§ **DIRECTION**: Count the lines in the items below that contain the string "meters", with case counting. Give only the number.

§ **SUPPLIED MATERIAL**:

☆ ☆ ☆ ☆ ☆

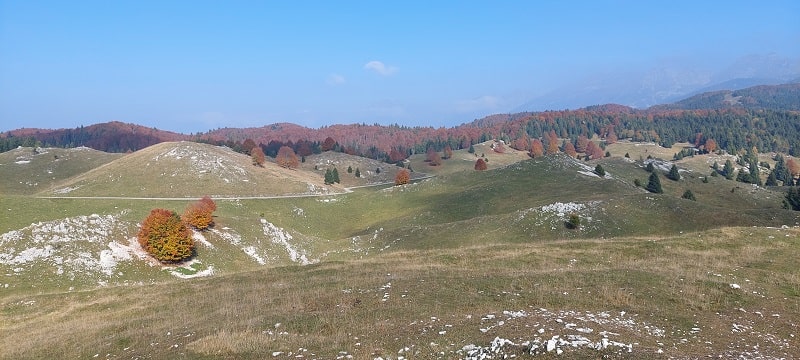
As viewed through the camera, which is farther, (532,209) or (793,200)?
(793,200)

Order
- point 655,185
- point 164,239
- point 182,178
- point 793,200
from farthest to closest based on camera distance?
point 182,178
point 655,185
point 793,200
point 164,239

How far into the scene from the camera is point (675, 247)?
38594 mm

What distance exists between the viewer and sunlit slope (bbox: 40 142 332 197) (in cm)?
11988

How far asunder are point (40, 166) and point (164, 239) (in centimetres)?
13369

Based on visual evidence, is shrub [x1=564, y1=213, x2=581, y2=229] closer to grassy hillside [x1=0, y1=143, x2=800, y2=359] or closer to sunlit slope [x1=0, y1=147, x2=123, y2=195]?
grassy hillside [x1=0, y1=143, x2=800, y2=359]

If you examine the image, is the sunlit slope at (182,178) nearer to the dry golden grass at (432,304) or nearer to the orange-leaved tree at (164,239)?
the orange-leaved tree at (164,239)

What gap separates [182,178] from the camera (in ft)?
Result: 423

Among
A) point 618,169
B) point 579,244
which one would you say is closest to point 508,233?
point 579,244

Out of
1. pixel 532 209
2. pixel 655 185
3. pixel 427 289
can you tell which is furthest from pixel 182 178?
pixel 655 185

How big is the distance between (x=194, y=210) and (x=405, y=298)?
53.3 meters

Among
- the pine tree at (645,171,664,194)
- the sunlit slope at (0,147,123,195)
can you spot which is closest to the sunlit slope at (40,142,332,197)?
the sunlit slope at (0,147,123,195)

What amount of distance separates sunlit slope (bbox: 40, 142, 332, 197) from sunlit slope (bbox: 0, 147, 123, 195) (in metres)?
14.5

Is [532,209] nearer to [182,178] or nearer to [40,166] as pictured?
[182,178]

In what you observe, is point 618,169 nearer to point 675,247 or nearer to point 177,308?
point 675,247
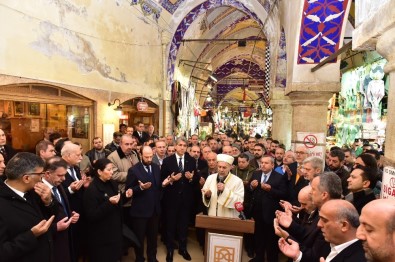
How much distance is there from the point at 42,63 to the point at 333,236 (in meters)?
6.50

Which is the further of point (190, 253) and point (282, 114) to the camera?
point (282, 114)

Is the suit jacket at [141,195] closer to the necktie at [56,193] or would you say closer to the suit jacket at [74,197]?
the suit jacket at [74,197]

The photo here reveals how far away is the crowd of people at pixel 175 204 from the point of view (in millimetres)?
2133

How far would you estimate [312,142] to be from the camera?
5758 millimetres

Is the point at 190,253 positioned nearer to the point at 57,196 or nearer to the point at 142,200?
the point at 142,200

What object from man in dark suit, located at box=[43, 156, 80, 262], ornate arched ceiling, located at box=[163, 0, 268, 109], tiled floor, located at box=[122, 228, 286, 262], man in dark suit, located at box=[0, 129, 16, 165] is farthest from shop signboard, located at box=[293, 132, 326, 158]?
ornate arched ceiling, located at box=[163, 0, 268, 109]

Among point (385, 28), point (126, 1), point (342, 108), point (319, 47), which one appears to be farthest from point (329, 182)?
point (342, 108)

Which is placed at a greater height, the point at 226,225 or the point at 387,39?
the point at 387,39

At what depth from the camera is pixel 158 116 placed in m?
12.4

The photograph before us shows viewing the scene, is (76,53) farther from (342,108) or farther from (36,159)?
(342,108)

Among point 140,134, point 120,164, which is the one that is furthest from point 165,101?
point 120,164

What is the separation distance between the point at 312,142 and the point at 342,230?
3900 millimetres

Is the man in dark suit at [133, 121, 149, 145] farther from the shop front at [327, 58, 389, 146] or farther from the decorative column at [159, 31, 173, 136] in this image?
the shop front at [327, 58, 389, 146]

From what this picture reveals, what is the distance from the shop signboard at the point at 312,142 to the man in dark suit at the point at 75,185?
12.9ft
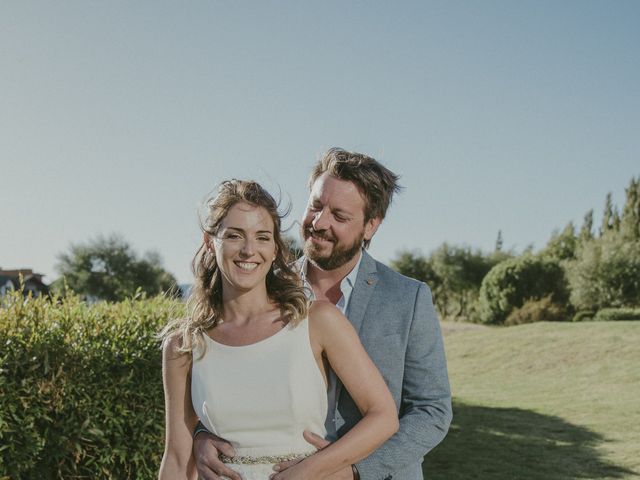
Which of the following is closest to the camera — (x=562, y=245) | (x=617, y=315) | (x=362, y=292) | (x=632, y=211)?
(x=362, y=292)

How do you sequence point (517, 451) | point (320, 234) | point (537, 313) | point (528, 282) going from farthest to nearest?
point (528, 282)
point (537, 313)
point (517, 451)
point (320, 234)

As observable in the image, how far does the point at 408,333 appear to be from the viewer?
124 inches

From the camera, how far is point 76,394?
608 centimetres

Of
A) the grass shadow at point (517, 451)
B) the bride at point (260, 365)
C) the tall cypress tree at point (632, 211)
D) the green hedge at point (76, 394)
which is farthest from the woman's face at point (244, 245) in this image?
the tall cypress tree at point (632, 211)

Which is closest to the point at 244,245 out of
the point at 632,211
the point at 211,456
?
the point at 211,456

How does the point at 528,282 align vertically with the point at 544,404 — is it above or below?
above

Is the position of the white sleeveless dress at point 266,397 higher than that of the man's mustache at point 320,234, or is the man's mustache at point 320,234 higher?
the man's mustache at point 320,234

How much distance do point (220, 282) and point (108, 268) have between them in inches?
2204

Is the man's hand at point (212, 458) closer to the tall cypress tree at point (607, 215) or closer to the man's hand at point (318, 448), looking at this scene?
the man's hand at point (318, 448)

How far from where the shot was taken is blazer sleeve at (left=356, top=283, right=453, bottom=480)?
2943mm

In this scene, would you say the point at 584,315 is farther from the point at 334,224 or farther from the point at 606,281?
the point at 334,224

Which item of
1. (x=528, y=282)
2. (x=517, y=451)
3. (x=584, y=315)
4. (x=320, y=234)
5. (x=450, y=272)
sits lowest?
(x=517, y=451)

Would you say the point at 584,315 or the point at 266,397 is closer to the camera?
the point at 266,397

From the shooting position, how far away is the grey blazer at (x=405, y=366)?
294cm
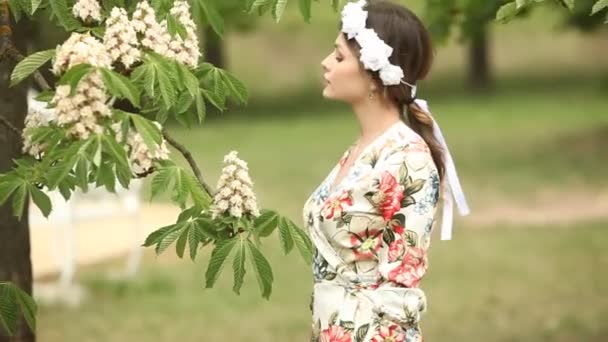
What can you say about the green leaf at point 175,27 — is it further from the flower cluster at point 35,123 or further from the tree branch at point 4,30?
the tree branch at point 4,30

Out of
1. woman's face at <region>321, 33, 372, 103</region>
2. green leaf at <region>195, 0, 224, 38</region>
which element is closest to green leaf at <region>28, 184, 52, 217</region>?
woman's face at <region>321, 33, 372, 103</region>

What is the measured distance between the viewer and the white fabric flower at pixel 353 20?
4.30 m

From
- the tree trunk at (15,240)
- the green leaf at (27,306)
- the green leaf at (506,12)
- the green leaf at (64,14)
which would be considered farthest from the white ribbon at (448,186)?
the tree trunk at (15,240)

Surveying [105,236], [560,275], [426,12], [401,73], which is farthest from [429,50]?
[105,236]

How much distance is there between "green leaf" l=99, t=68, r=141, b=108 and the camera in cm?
362

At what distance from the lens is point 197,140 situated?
24078mm

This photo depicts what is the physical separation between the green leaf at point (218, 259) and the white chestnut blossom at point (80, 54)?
2.06ft

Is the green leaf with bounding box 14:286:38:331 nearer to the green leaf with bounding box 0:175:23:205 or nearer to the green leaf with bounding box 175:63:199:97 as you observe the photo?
the green leaf with bounding box 0:175:23:205

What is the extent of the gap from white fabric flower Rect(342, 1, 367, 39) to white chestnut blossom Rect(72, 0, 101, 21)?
71cm

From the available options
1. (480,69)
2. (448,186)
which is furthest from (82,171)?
(480,69)

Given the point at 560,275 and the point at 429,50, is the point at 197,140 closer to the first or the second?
the point at 560,275

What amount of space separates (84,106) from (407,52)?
1083 millimetres

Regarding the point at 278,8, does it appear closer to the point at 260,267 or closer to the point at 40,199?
the point at 260,267

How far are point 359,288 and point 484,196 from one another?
41.4ft
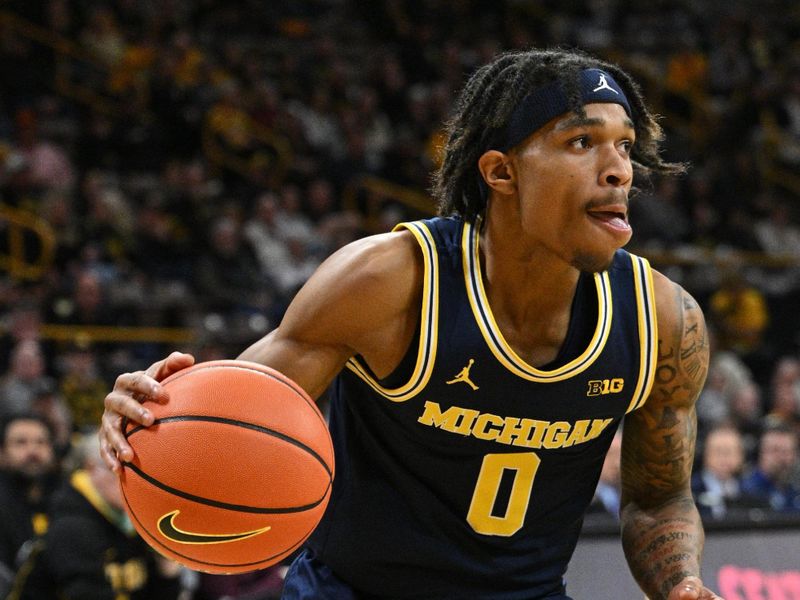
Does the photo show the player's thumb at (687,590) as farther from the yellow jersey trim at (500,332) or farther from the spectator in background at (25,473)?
the spectator in background at (25,473)

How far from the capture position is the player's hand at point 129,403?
2.36 meters

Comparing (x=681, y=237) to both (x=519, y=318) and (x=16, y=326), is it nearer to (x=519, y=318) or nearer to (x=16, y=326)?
(x=16, y=326)

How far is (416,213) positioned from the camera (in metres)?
11.9

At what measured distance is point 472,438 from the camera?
8.77ft

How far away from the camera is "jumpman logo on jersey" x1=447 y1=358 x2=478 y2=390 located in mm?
2635

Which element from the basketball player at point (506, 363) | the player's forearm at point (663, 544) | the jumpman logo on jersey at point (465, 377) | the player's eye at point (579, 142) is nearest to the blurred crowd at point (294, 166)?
the player's forearm at point (663, 544)

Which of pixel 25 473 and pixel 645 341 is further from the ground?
pixel 645 341

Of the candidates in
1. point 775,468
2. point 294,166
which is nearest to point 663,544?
point 775,468

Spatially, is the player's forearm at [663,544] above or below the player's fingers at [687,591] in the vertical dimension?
below

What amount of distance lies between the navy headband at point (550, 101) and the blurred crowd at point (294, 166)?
11.0 feet

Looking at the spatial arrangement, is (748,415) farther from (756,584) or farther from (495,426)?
(495,426)

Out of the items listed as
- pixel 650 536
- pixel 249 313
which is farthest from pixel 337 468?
pixel 249 313

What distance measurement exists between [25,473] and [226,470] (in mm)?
3742

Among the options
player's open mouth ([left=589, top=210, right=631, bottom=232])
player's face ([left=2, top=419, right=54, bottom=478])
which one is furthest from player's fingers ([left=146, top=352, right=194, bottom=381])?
player's face ([left=2, top=419, right=54, bottom=478])
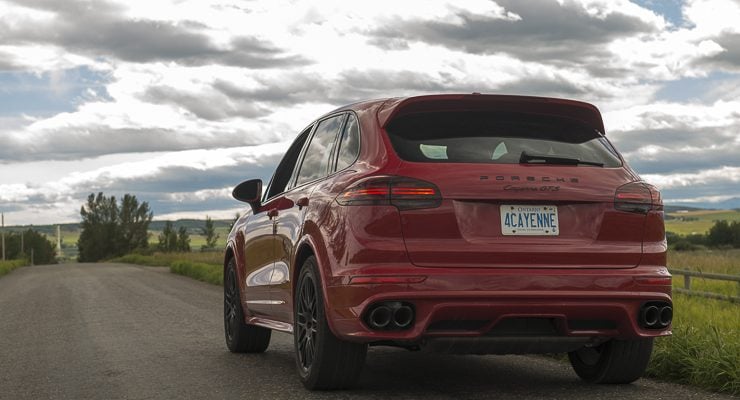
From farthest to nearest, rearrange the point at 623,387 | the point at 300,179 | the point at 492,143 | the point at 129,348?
1. the point at 129,348
2. the point at 300,179
3. the point at 623,387
4. the point at 492,143

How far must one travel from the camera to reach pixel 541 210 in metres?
5.34

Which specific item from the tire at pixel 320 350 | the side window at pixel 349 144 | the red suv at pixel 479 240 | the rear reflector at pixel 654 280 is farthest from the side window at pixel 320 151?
the rear reflector at pixel 654 280

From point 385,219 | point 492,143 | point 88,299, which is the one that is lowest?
point 88,299

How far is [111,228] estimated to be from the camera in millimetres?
138625

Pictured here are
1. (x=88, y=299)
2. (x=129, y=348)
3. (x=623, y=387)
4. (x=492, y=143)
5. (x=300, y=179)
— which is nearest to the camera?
(x=492, y=143)

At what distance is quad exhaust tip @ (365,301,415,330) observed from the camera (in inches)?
204

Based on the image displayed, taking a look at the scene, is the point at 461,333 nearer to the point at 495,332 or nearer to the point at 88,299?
the point at 495,332

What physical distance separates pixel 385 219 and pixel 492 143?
868mm

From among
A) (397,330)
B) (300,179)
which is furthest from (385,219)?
(300,179)

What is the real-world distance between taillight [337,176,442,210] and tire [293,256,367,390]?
2.37 feet

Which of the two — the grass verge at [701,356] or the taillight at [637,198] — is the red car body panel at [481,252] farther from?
the grass verge at [701,356]

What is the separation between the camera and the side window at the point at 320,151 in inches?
254

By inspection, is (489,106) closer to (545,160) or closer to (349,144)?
(545,160)

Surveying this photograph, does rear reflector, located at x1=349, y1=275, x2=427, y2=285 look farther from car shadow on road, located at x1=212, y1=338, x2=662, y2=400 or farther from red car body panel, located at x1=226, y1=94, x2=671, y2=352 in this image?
car shadow on road, located at x1=212, y1=338, x2=662, y2=400
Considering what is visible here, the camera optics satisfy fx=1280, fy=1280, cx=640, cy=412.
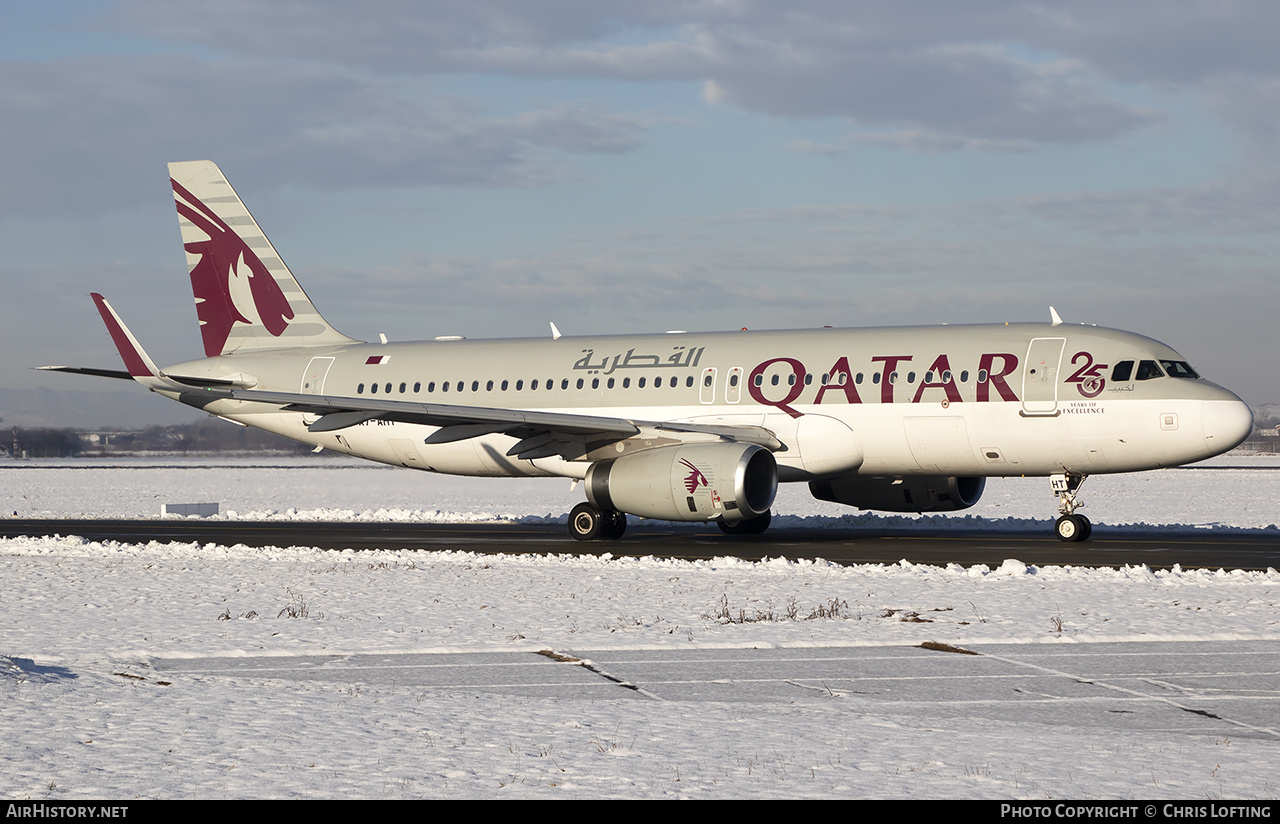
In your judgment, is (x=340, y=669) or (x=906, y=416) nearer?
(x=340, y=669)

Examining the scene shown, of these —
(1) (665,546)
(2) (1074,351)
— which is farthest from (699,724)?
(2) (1074,351)

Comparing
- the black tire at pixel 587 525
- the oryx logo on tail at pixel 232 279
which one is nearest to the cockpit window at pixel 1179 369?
the black tire at pixel 587 525

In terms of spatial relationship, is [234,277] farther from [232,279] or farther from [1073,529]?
[1073,529]

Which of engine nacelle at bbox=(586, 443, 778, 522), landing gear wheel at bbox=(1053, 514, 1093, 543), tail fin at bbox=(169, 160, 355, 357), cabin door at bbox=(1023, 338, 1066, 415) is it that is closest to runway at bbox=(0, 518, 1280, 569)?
landing gear wheel at bbox=(1053, 514, 1093, 543)

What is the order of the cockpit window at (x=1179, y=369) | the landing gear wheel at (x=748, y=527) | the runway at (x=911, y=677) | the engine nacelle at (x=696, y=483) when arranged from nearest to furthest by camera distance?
the runway at (x=911, y=677), the engine nacelle at (x=696, y=483), the cockpit window at (x=1179, y=369), the landing gear wheel at (x=748, y=527)

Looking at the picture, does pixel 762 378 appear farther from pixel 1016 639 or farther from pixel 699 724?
pixel 699 724

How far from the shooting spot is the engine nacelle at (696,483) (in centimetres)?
2370

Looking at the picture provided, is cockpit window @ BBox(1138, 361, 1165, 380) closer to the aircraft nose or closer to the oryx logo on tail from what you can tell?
the aircraft nose

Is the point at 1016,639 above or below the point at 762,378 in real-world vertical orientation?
below

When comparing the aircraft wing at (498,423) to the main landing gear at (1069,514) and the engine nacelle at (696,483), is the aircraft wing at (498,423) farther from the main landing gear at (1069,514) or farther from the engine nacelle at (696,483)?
the main landing gear at (1069,514)

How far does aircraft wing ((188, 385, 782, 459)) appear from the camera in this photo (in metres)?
25.5

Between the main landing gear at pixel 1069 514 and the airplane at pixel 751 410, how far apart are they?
54mm

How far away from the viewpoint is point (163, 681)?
10.1m
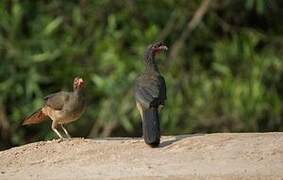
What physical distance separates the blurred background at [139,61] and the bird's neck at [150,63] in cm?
455

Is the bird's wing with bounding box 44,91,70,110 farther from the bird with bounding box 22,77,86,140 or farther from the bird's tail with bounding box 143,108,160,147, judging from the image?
the bird's tail with bounding box 143,108,160,147

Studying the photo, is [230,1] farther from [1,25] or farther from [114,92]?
[1,25]

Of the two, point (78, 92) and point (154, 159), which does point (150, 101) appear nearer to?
point (154, 159)

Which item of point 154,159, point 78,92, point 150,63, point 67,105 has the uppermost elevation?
point 150,63

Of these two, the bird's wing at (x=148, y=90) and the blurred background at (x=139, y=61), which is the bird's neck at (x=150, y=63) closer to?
the bird's wing at (x=148, y=90)

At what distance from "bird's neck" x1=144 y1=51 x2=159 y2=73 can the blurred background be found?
455cm

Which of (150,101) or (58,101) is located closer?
(150,101)

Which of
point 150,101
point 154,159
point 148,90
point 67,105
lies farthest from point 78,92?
point 154,159

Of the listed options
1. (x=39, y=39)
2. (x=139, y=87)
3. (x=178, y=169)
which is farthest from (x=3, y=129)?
(x=178, y=169)

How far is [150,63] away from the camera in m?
11.2

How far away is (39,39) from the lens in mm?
16047

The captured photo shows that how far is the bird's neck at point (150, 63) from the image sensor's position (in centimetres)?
1119

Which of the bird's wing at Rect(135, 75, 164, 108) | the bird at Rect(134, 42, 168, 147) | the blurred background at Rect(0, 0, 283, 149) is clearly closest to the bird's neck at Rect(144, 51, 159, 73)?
the bird at Rect(134, 42, 168, 147)

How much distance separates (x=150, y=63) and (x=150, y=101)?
768mm
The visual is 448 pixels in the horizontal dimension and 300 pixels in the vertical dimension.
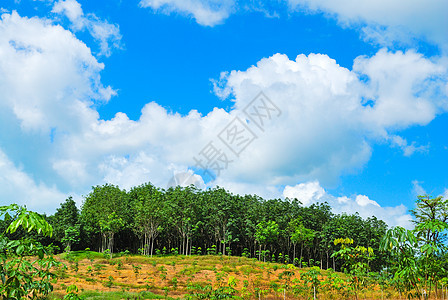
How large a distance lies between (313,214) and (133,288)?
38.3 meters


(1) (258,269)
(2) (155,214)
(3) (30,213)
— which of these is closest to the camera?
(3) (30,213)

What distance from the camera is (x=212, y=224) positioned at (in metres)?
54.2

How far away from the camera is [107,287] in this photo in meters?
23.4

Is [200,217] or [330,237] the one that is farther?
[200,217]

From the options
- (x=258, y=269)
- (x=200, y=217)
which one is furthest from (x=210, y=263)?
(x=200, y=217)

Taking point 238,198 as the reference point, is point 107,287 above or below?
below

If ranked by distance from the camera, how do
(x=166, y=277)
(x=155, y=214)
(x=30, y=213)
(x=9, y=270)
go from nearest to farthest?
1. (x=30, y=213)
2. (x=9, y=270)
3. (x=166, y=277)
4. (x=155, y=214)

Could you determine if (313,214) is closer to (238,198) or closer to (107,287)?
(238,198)

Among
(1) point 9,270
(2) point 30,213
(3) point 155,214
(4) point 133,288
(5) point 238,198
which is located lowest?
(4) point 133,288

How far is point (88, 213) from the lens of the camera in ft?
173

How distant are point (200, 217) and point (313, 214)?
1849 cm

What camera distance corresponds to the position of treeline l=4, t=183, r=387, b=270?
162ft

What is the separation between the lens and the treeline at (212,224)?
49.3m

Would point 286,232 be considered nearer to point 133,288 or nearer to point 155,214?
point 155,214
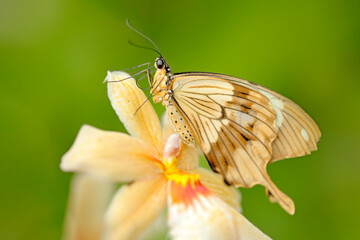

☆ ☆ ☆ ☆ ☆

§ **WORKED ANSWER**: 5